As columnist Mollie Hemingway observes, “Threatening Americans that they better stop criticizing the corrupt DOJ should probably take care of the DOJ’s image problem with the American people.”
This complaint of victimization is now officially a pattern, given Garland’s Tuesday op-ed in The Washington Post, in which he decried the “escalation of attacks” and the “threats to defund particular department investigations” and the “conspiracy theories” and the “falsehoods.”
“We will not be intimidated by these attacks,” wrote Garland. “But it is absurd and dangerous that public servants, many of whom risk their lives every day, are being threatened for simply doing their jobs and adhering to the principles that have long guided the Justice Department’s work.”
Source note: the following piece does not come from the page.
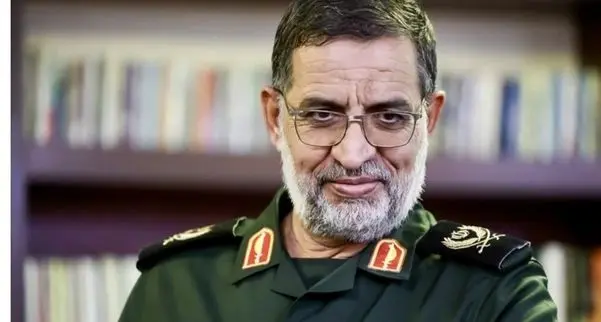 سردار علی محمد نائینی سخنگوی سپاه پاسداران انقلاب اسلامی به شهادت رسید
No, Merrick, what’s absurd and dangerous is your own weaponization of the Department of Justice and the feeling that this engenders among half of the American people that we have a two-tiered justice system. As The Federalist’s John Daniel Davidson writes:
There’s no law in America against spreading “conspiracy theories” — just ask the entire corporate media that spent years spreading outlandish conspiracy theories about how Trump was a Russian agent. What’s more, many Americans now sincerely believe (with good reason) that in light of the ongoing lawfare against Trump, the judicial process itself is indeed compromised and undeserving of public trust. If these Americans are spreading what Garland thinks are “conspiracy theories” for the purpose of persuading their countrymen that the Justice Department is untrustworthy, that is their right as Americans.
Leftists such as Garland are like jihadists, both in their ideological zeal and in their disdain for everything except sheer power. Which is why they continually get the best of Republicans. So, enough of the Queensberry Rules. It’s time for the GOP to start dropping the gloves when the Democrats stonewall like Garland is doing. Otherwise, what’s to prevent the next administration official from doing the same thing when he gets hauled before Congress?
As for Garland’s thin skin, he should get out of the kitchen if he can’t stand the partisan heat. Either that or start behaving more like an attorney general and less like Luca Brasi.